### Stated task 1
Reproduce the passage on climate model oxygen isotope data verbatim, in full.

### Quoted text
Figure 2. Statistical properties of the iHadCM3 $ {\delta}^{18}\mathrm{O} $ data: (a) mean state of isotopic composition ( $ {\delta}^{18}\mathrm{O} $ ) in precipitation and (b) standard deviation of $ {\delta}^{18}\mathrm{O} $ on an annual timescale; (c) absolute correlations of $ {\delta}^{18}\mathrm{O} $ with temperature (green) and precipitation amount (brown) on interannual timescale—for each grid cell only the stronger of the two is shown.

To test the extrapolation and robustness of our emulator, we use last-millennium simulations of three other climate models: Scripps Experimental Climate Prediction Center’s Global Spectral Model (hereafter isoGSM, Yoshimura et al., Reference Yoshimura, Kanamitsu, Noone and Oki2008), iCESM version 1.2 (hereafter iCESM, Brady et al., Reference Brady, Stevenson, Bailey, Liu, Noone, Nusbaumer, Otto-Bliesner, Tabor, Tomas, Wong, Zhang and Zhu2019), and ECHAM5/MPI-OM (hereafter ECHAM5-wiso, Werner et al., Reference Werner, Haese, Xu, Zhang, Butzin and Lohmann2016). While iCESM and ECHAM5-wiso are fully coupled AOGCMs, isoGSM is an atmospheric GCM forced by sea-surface temperatures and sea-ice distributions of a last millennium run with the CCSM4 climate model (Landrum et al., Reference Landrum, Otto-Bliesner, Wahl, Conley, Lawrence, Rosenbloom and Teng2013). We re-grid the data of the other climate model simulations ( $ {\delta}^{18}\mathrm{O} $ , surface temperature, precipitation amount) to the iHadCM3 grid using bilinear interpolation from the CDO tool set (Schulzweida, Reference Schulzweida2020).

### The records
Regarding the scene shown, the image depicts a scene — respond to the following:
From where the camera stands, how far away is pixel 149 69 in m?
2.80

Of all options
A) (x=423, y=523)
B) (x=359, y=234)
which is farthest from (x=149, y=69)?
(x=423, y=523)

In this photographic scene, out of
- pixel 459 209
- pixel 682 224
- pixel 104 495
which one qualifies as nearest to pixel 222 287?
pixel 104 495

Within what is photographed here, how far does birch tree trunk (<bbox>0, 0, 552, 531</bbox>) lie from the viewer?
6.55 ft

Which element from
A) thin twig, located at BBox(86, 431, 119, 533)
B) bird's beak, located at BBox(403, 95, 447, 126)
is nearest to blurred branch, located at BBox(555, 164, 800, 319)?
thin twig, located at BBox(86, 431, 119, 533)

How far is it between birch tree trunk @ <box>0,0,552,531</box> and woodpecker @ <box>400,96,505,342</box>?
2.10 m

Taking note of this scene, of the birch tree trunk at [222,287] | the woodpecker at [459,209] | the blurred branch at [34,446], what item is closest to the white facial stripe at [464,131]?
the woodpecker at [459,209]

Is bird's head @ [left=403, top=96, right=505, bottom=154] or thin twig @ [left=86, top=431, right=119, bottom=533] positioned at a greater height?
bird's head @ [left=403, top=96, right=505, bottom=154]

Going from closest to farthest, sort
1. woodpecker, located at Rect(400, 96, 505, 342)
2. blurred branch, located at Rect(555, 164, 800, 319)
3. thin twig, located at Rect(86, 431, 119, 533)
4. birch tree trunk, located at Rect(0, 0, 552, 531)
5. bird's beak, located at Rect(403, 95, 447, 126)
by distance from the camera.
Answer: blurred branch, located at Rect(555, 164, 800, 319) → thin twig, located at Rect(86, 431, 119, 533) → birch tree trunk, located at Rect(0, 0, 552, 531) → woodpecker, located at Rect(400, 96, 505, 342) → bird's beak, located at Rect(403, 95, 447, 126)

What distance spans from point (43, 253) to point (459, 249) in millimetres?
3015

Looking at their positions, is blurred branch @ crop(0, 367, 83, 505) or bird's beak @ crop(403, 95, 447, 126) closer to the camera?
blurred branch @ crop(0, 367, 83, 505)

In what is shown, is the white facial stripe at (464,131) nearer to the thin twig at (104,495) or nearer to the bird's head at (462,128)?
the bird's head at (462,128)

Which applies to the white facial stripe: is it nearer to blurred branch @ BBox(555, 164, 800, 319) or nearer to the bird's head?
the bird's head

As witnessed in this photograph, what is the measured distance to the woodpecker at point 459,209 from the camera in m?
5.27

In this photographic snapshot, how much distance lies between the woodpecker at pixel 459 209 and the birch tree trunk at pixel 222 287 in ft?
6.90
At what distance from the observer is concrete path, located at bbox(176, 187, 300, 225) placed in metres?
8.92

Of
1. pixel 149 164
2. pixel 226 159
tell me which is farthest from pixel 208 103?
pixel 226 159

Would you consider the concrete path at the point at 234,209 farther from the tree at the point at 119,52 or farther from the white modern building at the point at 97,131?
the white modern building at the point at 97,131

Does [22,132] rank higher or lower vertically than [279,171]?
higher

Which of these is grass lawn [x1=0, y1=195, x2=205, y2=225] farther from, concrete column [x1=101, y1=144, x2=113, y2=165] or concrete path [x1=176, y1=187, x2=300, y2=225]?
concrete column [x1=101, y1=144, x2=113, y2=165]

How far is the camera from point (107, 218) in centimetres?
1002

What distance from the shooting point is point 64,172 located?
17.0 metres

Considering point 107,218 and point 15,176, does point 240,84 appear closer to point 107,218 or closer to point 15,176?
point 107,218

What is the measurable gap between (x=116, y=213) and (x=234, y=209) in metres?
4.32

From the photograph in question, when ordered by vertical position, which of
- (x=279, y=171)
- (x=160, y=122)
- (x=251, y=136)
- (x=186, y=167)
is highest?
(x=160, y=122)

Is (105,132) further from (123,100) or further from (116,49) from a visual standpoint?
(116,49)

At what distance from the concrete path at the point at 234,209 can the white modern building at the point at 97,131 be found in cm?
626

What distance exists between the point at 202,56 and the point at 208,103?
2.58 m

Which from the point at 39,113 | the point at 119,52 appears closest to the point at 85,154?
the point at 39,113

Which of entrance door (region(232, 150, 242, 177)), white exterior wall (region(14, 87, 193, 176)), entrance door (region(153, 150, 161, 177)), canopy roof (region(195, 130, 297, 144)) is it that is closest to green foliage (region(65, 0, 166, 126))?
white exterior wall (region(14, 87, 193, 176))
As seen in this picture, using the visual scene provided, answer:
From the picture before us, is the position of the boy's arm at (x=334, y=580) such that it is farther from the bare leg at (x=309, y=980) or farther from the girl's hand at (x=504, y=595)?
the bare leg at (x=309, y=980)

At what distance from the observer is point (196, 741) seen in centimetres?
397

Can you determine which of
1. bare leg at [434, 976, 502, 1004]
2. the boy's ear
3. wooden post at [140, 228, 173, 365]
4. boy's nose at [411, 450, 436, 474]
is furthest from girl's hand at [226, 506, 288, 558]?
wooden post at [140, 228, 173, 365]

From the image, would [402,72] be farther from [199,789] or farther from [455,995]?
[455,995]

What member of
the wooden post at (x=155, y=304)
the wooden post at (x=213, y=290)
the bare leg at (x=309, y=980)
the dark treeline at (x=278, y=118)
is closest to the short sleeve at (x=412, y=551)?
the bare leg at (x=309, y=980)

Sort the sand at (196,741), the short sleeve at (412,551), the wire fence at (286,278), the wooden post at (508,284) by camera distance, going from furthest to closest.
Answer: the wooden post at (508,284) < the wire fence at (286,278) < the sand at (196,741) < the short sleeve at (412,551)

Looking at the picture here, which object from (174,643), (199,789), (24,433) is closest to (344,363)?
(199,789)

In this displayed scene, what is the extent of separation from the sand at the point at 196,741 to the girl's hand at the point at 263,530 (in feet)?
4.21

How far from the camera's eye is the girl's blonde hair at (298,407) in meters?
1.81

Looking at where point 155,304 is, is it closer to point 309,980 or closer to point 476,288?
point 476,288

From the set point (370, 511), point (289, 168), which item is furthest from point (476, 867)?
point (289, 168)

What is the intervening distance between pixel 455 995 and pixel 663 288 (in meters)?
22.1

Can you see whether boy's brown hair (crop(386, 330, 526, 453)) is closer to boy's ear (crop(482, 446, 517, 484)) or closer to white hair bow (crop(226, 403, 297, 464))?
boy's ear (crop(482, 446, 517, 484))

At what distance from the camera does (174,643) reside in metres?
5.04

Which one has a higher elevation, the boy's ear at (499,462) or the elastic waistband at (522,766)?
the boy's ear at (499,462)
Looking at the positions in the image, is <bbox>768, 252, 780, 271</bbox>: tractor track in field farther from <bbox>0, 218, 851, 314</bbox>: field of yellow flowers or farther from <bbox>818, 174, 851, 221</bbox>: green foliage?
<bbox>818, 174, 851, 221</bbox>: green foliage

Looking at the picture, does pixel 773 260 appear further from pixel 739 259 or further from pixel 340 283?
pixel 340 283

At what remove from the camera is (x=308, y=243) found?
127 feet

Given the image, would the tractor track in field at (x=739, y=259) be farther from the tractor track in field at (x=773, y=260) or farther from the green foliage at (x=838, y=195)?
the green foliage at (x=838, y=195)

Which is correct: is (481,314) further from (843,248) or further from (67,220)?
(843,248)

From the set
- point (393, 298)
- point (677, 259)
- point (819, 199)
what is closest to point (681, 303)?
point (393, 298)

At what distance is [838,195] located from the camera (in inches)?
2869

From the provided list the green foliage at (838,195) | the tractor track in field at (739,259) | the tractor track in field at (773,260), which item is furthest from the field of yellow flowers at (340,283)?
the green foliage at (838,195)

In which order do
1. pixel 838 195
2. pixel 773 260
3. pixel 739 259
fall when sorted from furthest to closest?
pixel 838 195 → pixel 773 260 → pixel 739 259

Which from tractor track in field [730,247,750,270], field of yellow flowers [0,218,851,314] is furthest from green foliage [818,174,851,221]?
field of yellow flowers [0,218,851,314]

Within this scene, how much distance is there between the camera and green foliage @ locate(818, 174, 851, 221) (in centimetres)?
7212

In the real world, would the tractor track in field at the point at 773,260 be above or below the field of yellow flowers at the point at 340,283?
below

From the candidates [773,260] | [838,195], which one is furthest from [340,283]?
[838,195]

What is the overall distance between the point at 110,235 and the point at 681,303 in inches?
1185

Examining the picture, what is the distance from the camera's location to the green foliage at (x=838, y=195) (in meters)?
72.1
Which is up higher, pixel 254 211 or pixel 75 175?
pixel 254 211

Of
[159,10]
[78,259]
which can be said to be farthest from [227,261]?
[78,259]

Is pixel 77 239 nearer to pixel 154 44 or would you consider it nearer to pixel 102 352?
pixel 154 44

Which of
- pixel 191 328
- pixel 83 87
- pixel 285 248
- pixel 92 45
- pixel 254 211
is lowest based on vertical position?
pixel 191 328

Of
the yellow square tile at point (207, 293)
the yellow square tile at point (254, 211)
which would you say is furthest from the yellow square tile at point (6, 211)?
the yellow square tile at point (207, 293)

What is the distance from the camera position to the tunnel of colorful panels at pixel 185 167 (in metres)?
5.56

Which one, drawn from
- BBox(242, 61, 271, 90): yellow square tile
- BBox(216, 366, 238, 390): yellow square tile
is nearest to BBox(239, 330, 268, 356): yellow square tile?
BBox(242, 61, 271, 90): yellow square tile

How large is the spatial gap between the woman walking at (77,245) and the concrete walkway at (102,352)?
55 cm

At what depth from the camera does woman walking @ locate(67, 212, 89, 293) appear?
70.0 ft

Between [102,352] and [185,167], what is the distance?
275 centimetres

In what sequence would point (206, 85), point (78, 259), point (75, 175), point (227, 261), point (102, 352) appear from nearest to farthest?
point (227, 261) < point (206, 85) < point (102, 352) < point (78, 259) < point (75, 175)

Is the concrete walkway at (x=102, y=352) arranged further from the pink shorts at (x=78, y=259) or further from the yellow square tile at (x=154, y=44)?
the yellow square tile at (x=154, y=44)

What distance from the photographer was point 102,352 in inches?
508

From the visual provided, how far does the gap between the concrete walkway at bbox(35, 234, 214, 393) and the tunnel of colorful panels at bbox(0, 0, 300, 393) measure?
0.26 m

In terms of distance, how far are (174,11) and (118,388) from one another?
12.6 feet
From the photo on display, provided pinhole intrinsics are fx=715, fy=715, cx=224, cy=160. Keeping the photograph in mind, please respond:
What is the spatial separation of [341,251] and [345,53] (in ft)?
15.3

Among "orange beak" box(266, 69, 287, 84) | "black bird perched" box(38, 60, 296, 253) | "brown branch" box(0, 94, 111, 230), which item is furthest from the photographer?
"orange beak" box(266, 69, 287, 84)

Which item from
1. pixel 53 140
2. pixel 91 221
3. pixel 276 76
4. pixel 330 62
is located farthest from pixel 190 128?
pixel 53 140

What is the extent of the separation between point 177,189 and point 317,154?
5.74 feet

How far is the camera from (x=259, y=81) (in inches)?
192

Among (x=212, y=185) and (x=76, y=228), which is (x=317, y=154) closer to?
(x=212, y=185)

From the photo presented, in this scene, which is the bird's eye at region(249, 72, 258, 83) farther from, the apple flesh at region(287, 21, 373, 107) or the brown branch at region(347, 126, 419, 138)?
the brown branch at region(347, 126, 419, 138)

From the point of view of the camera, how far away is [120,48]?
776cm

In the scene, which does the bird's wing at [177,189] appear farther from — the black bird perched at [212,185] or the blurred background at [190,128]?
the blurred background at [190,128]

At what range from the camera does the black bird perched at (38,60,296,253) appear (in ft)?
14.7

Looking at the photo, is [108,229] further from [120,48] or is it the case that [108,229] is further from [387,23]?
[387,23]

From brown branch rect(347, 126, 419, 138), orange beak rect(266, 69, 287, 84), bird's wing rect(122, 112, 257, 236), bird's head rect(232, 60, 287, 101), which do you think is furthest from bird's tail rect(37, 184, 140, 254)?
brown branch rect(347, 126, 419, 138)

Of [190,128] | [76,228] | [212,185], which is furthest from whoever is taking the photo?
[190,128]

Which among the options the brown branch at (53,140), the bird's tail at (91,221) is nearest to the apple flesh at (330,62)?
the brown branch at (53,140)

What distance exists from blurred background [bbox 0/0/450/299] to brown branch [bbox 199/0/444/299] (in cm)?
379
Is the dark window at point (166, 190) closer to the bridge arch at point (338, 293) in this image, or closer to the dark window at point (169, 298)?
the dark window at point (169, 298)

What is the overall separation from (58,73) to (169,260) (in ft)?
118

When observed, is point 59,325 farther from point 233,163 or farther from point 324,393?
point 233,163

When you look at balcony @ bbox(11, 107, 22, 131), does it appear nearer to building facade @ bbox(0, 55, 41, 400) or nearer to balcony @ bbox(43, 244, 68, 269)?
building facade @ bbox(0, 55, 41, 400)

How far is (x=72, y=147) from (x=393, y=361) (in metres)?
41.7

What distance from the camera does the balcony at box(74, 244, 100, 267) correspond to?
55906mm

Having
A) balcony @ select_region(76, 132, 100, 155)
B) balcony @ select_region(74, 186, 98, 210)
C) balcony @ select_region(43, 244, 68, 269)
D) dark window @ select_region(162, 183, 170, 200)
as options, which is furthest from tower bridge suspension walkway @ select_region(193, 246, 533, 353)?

### Stated task 2
Show every line of the records that contains the word "hand".

### Full solution 1
Figure 2. Statistical properties of the iHadCM3 $ {\delta}^{18}\mathrm{O} $ data: (a) mean state of isotopic composition ( $ {\delta}^{18}\mathrm{O} $ ) in precipitation and (b) standard deviation of $ {\delta}^{18}\mathrm{O} $ on an annual timescale; (c) absolute correlations of $ {\delta}^{18}\mathrm{O} $ with temperature (green) and precipitation amount (brown) on interannual timescale—for each grid cell only the stronger of the two is shown.

To test the extrapolation and robustness of our emulator, we use last-millennium simulations of three other climate models: Scripps Experimental Climate Prediction Center’s Global Spectral Model (hereafter isoGSM, Yoshimura et al., Reference Yoshimura, Kanamitsu, Noone and Oki2008), iCESM version 1.2 (hereafter iCESM, Brady et al., Reference Brady, Stevenson, Bailey, Liu, Noone, Nusbaumer, Otto-Bliesner, Tabor, Tomas, Wong, Zhang and Zhu2019), and ECHAM5/MPI-OM (hereafter ECHAM5-wiso, Werner et al., Reference Werner, Haese, Xu, Zhang, Butzin and Lohmann2016). While iCESM and ECHAM5-wiso are fully coupled AOGCMs, isoGSM is an atmospheric GCM forced by sea-surface temperatures and sea-ice distributions of a last millennium run with the CCSM4 climate model (Landrum et al., Reference Landrum, Otto-Bliesner, Wahl, Conley, Lawrence, Rosenbloom and Teng2013). We re-grid the data of the other climate model simulations ( $ {\delta}^{18}\mathrm{O} $ , surface temperature, precipitation amount) to the iHadCM3 grid using bilinear interpolation from the CDO tool set (Schulzweida, Reference Schulzweida2020).

### Full solution 2
From the picture before us, is the position of the boy's arm at (x=334, y=580) such that it is farther from the bare leg at (x=309, y=980) or farther from the girl's hand at (x=504, y=595)?
is furthest from girl's hand at [226, 506, 288, 558]?
In this displayed scene, what is the extent of separation from the sand at the point at 196,741 to the girl's hand at the point at 263,530 (in feet)?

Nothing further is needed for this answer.